Datum der Kapelle Glocke 1653 (≈ 1653)
Bezeugt den ursprünglichen Bau des Schlosses.
26 mars 1761
Von François Lecourt gekauft
Von François Lecourt gekauft 26 mars 1761 (≈ 1761)
Innenumbau und Dachkonstruktion.
30 septembre 1991
Registrierung für historische Denkmäler
Registrierung für historische Denkmäler 30 septembre 1991 (≈ 1991)
Offizielle Anerkennung des Erbes.
Aujourd'hui
Aujourd'hui
Aujourd'hui Aujourd'hui (≈ 2025)
Position de référence.
Kennzahlen
François Lecourt (1725–1796) - Präsident des Gerichtshofs
Käufer und Renovator der Burg im Jahre 1761.
Ursprung und Geschichte
Das château d'Hauterive ist ein Vergnügungshaus, das im 17. Jahrhundert auf den Höhen von Issoire in der Puy-de-Dôme erbaut wurde.
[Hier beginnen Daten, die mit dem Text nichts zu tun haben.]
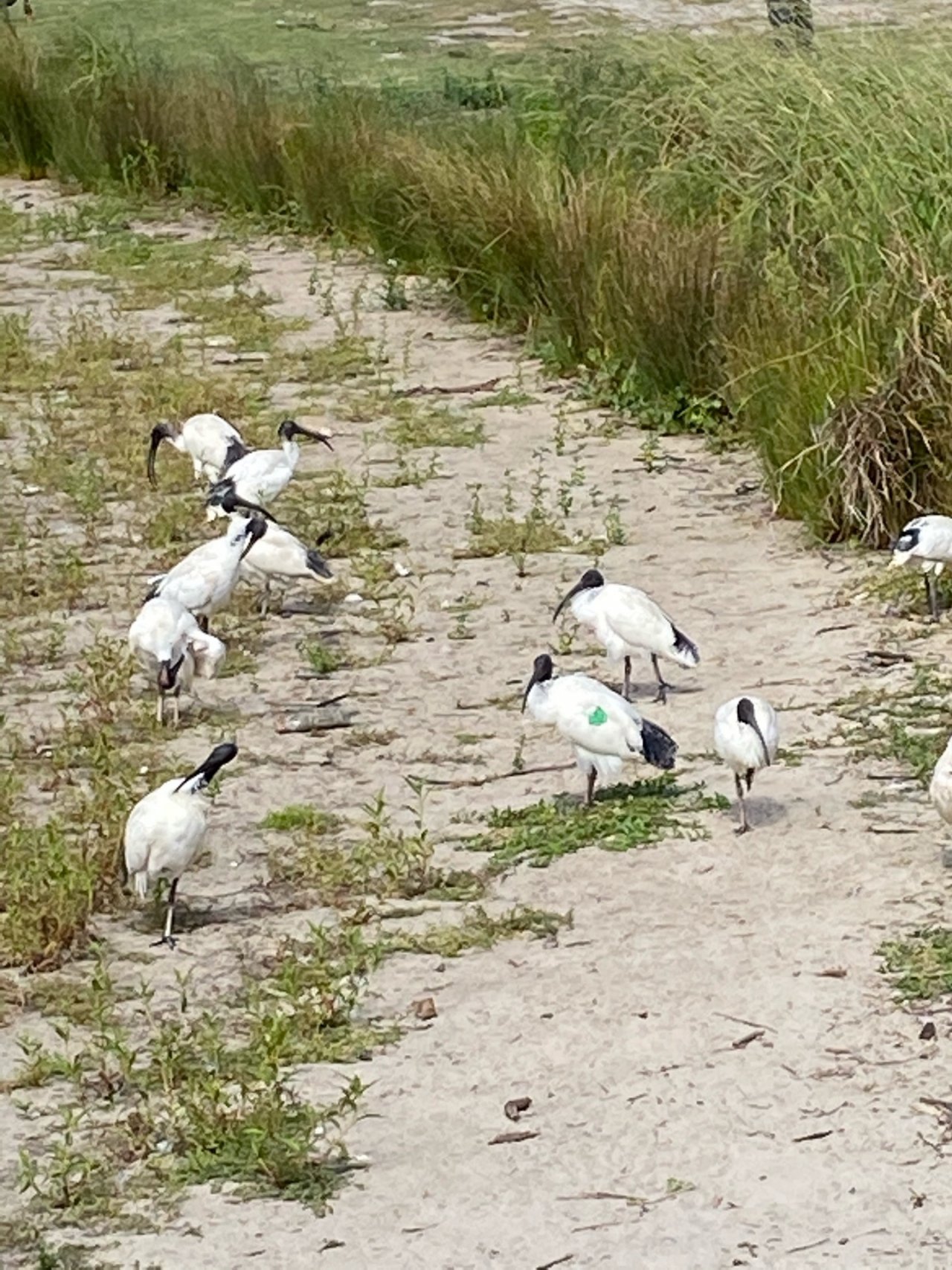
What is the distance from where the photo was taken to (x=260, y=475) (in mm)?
8781

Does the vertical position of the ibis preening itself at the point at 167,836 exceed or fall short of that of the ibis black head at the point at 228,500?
it exceeds it

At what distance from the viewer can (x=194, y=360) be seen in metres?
11.5

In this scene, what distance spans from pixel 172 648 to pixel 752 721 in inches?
70.2

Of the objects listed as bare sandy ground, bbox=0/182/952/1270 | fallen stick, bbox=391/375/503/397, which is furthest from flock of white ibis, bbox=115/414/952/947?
fallen stick, bbox=391/375/503/397

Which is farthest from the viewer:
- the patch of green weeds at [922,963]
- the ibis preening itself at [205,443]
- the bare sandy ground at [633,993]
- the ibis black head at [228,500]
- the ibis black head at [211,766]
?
the ibis preening itself at [205,443]

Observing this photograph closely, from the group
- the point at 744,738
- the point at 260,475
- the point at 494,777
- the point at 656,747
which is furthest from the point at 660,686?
the point at 260,475

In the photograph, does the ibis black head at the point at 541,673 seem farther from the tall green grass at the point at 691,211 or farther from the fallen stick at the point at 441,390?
the fallen stick at the point at 441,390

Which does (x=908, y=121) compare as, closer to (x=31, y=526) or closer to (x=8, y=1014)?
(x=31, y=526)

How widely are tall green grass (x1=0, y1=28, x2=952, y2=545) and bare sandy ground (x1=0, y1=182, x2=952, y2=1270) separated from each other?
2.06 ft

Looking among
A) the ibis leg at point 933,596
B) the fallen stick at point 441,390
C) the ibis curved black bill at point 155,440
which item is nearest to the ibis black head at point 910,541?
the ibis leg at point 933,596

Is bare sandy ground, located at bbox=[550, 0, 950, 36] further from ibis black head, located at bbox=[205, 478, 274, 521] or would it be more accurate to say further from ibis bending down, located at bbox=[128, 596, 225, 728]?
ibis bending down, located at bbox=[128, 596, 225, 728]

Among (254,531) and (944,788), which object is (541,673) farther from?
(254,531)

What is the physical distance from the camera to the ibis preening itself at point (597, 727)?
6.17 m

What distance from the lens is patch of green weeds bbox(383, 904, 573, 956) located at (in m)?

Die Glocken seiner Kapelle, datiert 1653, bezeugt diese Zeit der Gründung. Das Anwesen zeichnet sich durch seine räumliche Organisation aus: eine Hofseite, ein Brotbackofen, ein Presseraum, ein Weinkeller und ein Kühler; Gartenseite, ein Terrassengarten umgeben von Holz, einen Blumengarten und einen "Gourmetgarten" über 7 Hektar groves. Diese Räume umfassen bemerkenswerte Landschaftselemente wie grüne Schränke, eine E-Mail, ein ha-ha, ein Quinconce und Charmeille Alleys.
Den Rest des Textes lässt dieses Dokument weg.